Mahkemece, davacı eş yararına 10.000,00 TL. Maddi, 40.000,00 TL. Manevi, davacı çocuk yararına 5.000,00 TL. Maddi, 10.000,00 TL. Manevi, anne ve baba yararına ayrı ayrı 5.000 TL manevi tazminatın olay tarihinden itibaren işleyecek yasal faiziyle davalılar ... , ... ve ..."dan müşterek ve müteselsilen tahsiline, davacı kardeşlerin manevi tazminat taleplerinin ise reddine karar verilmiştir.
Dosyadaki kayıt ve belgelerin incelenmesinden; ... Teftiş Kurulu Başkanlığı tarafından olayın iş kazası olduğunun tespit edildiği, sigortalının iş kazası neticesinde 02/10/2012 tarihinde vefat ettiği, hükme esas bilirkişi kusur raporunda olayın meydana gelmesinde davalıların % 80 oranında kusuru bulunduğunun belirtildiği anlaşılmaktadır.

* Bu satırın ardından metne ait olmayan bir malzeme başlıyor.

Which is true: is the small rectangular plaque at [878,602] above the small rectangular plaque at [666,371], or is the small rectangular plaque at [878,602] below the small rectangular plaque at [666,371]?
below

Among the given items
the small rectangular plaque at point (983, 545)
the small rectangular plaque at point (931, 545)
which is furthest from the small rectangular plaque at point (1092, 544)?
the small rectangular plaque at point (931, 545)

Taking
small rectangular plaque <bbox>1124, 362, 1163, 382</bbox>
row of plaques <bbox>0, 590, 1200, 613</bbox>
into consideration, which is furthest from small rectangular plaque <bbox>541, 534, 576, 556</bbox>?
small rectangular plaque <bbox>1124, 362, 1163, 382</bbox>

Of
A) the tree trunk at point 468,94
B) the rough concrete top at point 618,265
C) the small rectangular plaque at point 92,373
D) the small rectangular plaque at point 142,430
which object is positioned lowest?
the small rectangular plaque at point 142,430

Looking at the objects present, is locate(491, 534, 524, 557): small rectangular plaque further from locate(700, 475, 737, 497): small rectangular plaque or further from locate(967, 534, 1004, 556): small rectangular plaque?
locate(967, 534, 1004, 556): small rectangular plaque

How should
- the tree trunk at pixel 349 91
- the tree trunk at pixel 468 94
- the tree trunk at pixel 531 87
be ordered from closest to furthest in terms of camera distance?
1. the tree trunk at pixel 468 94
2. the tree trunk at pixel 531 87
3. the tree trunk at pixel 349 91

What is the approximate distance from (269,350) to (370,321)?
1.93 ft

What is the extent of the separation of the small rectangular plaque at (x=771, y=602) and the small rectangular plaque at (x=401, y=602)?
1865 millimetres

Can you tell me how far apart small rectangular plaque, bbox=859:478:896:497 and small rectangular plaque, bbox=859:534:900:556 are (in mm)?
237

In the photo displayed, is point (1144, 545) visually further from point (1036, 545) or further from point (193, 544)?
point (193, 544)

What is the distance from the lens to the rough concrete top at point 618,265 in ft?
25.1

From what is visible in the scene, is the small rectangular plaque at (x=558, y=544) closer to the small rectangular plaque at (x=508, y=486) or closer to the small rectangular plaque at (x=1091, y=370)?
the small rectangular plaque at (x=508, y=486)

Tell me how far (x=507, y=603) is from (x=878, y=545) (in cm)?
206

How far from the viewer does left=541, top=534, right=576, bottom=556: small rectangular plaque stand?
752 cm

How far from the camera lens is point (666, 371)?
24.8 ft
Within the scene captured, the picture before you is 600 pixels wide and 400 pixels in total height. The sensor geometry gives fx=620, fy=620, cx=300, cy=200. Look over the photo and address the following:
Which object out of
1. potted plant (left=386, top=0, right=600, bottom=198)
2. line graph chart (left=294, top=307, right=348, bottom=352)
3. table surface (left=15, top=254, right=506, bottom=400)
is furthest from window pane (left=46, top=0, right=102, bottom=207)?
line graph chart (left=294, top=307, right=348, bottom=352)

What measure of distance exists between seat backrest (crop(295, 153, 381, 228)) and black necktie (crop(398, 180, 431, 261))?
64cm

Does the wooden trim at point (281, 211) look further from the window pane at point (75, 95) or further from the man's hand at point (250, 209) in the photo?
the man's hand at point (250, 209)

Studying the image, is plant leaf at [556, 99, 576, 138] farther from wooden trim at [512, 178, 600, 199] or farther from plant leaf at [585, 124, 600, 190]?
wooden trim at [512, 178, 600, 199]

Gerek mülga BK’nun 47 ve gerekse yürürlükteki 6098 sayılı TBK’nun 56. maddesinde hakimin bir kimsenin bedensel bütünlüğünün zedelenmesi durumunda, olayın özelliklerini göz önünde tutarak, ölenin yakınlarına da manevi tazminat olarak uygun bir miktar paranın ödenmesine karar verebileceği öngörülmüştür. Hakimin manevi zarar adı ile ölenin yakınlarına verilmesine karar vereceği para tutarı adalete uygun olmalıdır. Hükmedilecek bu para, zarara uğrayanda manevi huzuru doğurmayı gerçekleştirecek tazminata benzer bir fonksiyonu olan özgün bir nitelik taşır. Bir ceza olmadığı gibi, mamelek hukukuna ilişkin zararın karşılanmasını da amaç edinmemiştir. O halde, bu tazminatın sınırı onun amacına göre belirlenmelidir. Takdir edilecek miktar, mevcut halde elde edilmek istenilen tatmin duygusunun etkisine ulaşmak için gerekli olan kadar olmalıdır. 26.06.1966 günlü ve 7/7 sayılı Yargıtay İçtihadı Birleştirme Kararı’nın gerekçesinde takdir olunacak manevi tazminatın tutarını etkileyecek özel hal ve şartlar da açıkça gösterilmiştir. Bunlar her olaya göre değişebileceğinden hakim bu konuda takdir hakkını kullanırken ona etkili olan nedenleri de karar yerinde objektif ölçülere göre isabetli bir biçimde göstermelidir.
Manevi tazminatın tutarını belirleme görevi hakimin takdirine bırakılmış ise de hükmedilen tutarın uğranılan manevi zararla orantılı, duyulan üzüntüyü hafifletici olması gerekir.
Hakimin bu takdir hakkını kullanırken, ülkenin ekonomik koşulları tarafların sosyal ve ekonomik durumları paranın satın alma gücü, tarafların kusur durumu olayın ağırlığı olay tarihi gibi özellikleri göz önünde tutması, bunun yanında olayın işverenin işçi sağlığı ve güvenliği önlemlerini yeterince alınmamasından kaynaklandığı da gözetilerek gelişen hukuktaki yaklaşıma da uygun olarak tatmin duygusu yanında caydırıcılık uyandıran oranda manevi tazminat takdir edilmesi gerektiği açıkça ortadadır. ( HGK 23.6.2004, 13/291-370)
Öte yandan, davacı eş, çocuk, anne ve baba dışındaki diğer davacılar ..., ..., ..., ..., ..., ..., ..., ... ve ... müteveffanın kardeşleri olup, bu olay nedeniyle manevi acı, elem ve ızdırap duyacakları kuşkusuzdur. Bu nedenlerle kardeşler hakkındaki manevi tazminat talebinin reddi hatalı olmuştur.
Bu ilkeler gözetildiğinde, davacı anne ve baba yararına ayrı ayrı hüküm altına alınan 5.000,00 TL manevi tazminat azdır. Ayrıca davacı kardeşlerin manevi tazminat taleplerinin sabit olamaması gerekçe gösterilerek, kardeşler yararına manevi tazminata hükmedilmemesi usul ve yasaya aykırı olup, bozma nedenidir.
O halde davacıların bu yönleri amaçlayan temyiz itirazları kabul edilmeli ve hüküm bozulmalıdır.
SONUÇ:Hükmün yukarıda açıklanan nedenlerle BOZULMASINA, temyiz harcının istek halinde davacılara iadesine, aşağıda yazılı temyiz harcının temyiz edenlerden davalı ... Ltd. Şti."ne yükletilmesine
13/06/2017 gününde oybirliğiyle karar verildi.